OZIAS. She is beautiful to behold.
CHABRIS (to himself). Oh! That manner of woman!
OZIAS. And she has fasted all the days of her widowhood, except the eves of the Sabbaths and the Sabbaths, and the eves of the new moons and the new moons, and the feasts and solemn days of the House of Israel.
CHABRIS. You are most deeply versed in her life. Is she exceeding beautiful?
OZIAS. She is exceeding beautiful.
CHABRIS. Then it was she who peeped (with a peculiar emphasis on the word) from the tent a moment since.
OZIAS. Old man, you have eyes.
CHABRIS. It is the draught of water.
OZIAS. She is said to take the air in her tent daily at this hour.
CHABRIS (accusingly). And that is why you are here, Ozias.
OZIAS. No! I come here to reflect upon my plans for the saving of the city, and because of this vantage-point, to view the army of the Assyrians.
CHABRIS. This vantage-point is new since my day. You have built it here, not to see the Assyrians, but to see Judith. And that is why you have set a guard to keep the street empty.
OZIAS. And if it be so, what then? Old man, you are so old that to confess in your ear is sweet, like murmuring secrets into the grave. If I do come to this place to watch for the marvellous vision of Judith, what then?
CHABRIS. What then? And the populace of Bethulia dying of thirst?
OZIAS. The populace!... Mice! Rats! Beetles! (He makes the motion of crushing with his foot.)
CHABRIS. Yet the city is doomed. You can have no hope.
OZIAS. No hope? Am I then a dead body? Am I a rotting corpse? True, the city will be taken, and when the city is taken I may be killed. But in your meditations, old man, has it not occurred to you that death must be highly interesting? Or I may be seized for a slave. But either I should cease speedily to be a slave, or I should become the most powerful slave in Babylon. (Reflectively.) We might be enslaved together.
CHABRIS. Who?
OZIAS. Judith and I. The history of the world is full of miracles. Meanwhile, I live, and the strong savour of life inflames my nostrils; and the ever-increasing magnificence and terror of war is like wine in my mouth. I shake with delight at the vastness and the mystery of the future.... And there is woman!
CHABRIS. I feel I can eat my pulse now.
OZIAS. There is still woman.
A fracas is heard, back. Enter Rahel, running, followed by two soldiers and a mixed group of Bethulians, including Charmis, an elder.
RAHEL (to Chabris, like a termagant). Why did you go forth alone, grandad, frightening me when I looked and could not find you? At your age! Come back with me this moment.
CHABRIS. Ay! There is still woman!
OZIAS (angrily, to first soldier).
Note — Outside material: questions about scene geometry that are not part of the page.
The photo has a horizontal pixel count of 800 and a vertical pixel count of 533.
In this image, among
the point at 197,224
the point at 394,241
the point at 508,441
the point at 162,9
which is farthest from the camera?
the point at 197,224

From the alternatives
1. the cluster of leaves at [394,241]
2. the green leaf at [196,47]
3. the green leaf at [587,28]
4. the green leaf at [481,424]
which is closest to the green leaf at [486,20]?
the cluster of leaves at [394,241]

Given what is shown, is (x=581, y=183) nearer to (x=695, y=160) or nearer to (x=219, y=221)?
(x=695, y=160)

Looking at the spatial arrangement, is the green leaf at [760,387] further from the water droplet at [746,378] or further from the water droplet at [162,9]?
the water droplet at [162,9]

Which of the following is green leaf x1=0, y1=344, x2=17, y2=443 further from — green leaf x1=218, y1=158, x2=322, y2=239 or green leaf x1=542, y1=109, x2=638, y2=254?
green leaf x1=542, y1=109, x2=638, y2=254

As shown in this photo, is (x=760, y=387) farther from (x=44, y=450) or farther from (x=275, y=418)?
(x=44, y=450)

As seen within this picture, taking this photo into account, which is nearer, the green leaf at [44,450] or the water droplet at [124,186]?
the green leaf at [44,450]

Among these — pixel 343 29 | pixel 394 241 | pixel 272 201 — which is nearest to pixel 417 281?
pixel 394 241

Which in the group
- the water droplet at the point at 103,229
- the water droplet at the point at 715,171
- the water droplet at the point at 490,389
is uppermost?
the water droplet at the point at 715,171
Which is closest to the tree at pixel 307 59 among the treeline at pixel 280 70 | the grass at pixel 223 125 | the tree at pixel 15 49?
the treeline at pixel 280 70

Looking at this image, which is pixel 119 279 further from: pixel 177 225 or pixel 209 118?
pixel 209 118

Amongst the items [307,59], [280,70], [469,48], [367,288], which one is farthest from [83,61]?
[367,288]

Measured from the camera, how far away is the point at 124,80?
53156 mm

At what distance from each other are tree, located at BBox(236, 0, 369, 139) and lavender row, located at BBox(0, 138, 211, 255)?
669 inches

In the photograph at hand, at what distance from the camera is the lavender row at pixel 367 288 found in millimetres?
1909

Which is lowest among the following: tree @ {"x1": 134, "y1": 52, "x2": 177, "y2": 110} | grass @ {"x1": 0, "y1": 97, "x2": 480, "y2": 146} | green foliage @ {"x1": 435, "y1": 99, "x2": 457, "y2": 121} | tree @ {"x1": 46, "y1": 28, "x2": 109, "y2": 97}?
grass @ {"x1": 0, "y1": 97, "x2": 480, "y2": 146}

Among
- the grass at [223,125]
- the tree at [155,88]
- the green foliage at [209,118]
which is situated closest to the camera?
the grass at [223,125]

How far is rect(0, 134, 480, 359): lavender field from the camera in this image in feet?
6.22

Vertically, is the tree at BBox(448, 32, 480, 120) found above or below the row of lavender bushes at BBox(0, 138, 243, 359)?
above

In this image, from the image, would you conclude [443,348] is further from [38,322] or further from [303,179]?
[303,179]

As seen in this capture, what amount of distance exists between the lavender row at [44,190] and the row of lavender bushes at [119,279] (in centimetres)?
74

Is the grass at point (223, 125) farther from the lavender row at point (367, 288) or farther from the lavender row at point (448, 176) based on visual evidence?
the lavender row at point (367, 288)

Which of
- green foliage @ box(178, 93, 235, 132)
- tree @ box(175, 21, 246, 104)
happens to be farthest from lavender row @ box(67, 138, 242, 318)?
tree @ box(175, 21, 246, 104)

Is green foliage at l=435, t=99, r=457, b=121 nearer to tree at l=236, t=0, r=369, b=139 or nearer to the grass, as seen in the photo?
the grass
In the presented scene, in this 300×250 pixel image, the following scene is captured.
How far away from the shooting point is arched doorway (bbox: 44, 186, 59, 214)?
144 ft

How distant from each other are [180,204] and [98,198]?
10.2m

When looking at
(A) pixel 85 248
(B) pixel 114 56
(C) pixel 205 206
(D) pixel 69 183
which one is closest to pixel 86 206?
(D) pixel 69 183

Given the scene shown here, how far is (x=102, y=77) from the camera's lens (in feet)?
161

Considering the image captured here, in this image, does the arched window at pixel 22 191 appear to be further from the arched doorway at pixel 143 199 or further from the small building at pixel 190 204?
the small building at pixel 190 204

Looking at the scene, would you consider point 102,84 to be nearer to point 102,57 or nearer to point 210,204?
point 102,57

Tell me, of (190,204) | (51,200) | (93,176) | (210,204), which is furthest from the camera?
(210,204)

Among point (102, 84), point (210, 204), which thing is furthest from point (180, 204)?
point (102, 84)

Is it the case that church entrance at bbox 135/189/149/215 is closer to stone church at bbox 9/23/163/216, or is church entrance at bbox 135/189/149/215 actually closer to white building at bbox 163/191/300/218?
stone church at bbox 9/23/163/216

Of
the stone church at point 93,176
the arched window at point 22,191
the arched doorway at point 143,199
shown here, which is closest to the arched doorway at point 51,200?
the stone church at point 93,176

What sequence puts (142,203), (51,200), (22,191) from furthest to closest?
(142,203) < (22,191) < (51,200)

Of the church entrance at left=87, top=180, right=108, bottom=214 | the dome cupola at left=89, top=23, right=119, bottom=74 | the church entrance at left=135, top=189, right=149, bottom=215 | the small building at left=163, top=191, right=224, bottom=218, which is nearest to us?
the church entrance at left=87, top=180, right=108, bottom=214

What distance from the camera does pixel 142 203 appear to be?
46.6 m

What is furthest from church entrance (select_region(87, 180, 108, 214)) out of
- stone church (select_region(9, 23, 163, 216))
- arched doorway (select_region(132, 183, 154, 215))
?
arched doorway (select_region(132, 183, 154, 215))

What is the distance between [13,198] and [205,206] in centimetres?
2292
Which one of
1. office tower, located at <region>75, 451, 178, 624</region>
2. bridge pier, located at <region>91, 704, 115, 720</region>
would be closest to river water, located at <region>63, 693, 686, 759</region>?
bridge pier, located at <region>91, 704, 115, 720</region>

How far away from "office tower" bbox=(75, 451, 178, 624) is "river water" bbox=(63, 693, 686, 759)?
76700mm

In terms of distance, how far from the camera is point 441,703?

Did I not give an order to bar the street?
FIRST SOLDIER. My lord, some of these are elders of high authority, and would pass. As for the girl——
RAHEL (to Chabris). This moment! (She faints and falls.)
CHABRIS (indifferently, as Charmis moves towards Rahel). Let her lie. She will come to of herself—or not, as God wills.
OZIAS (to the soldiers, with cold fierceness). Get back to your places. (Exeunt soldiers.)
CHARMIS (looking at Ozias and indicating Rahel). She is the fourteenth I have seen faint from thirst in the streets this day.
OZIAS (soothingly). Alas! And you or I may be the next. We are all in like case. But what is to be done?
(Confused feeble exclamations from the group of citizens: 'We want to know. We are come for that. There is but one thing to be done.')
OZIAS (still soothingly). Who among you will be the spokesman?
CHARMIS. We are all spokesmen.
OZIAS. Even the children?
CHARMIS. Even the children. In our extremity we are all spokesmen.
OZIAS. But not all at once. Will you begin, honourable Charmis? You know that I am the servant of the citizens.
CHARMIS (nervously oratorical). Lord Ozias, may the God of Israel judge between us and you, for you have done us a great injury. (Looks round for approval. The group approves.)
OZIAS. An injury? I? Have I not said that I am the servant of the citizens?
CHARMIS (more confidently). And I say again that you have done us a great injury, in that you have not asked peace of the Assyrians. For we have no helper, and the God of Israel has sold us into the hands of the Assyrians. We are thrown down before them with thirst and with great destruction.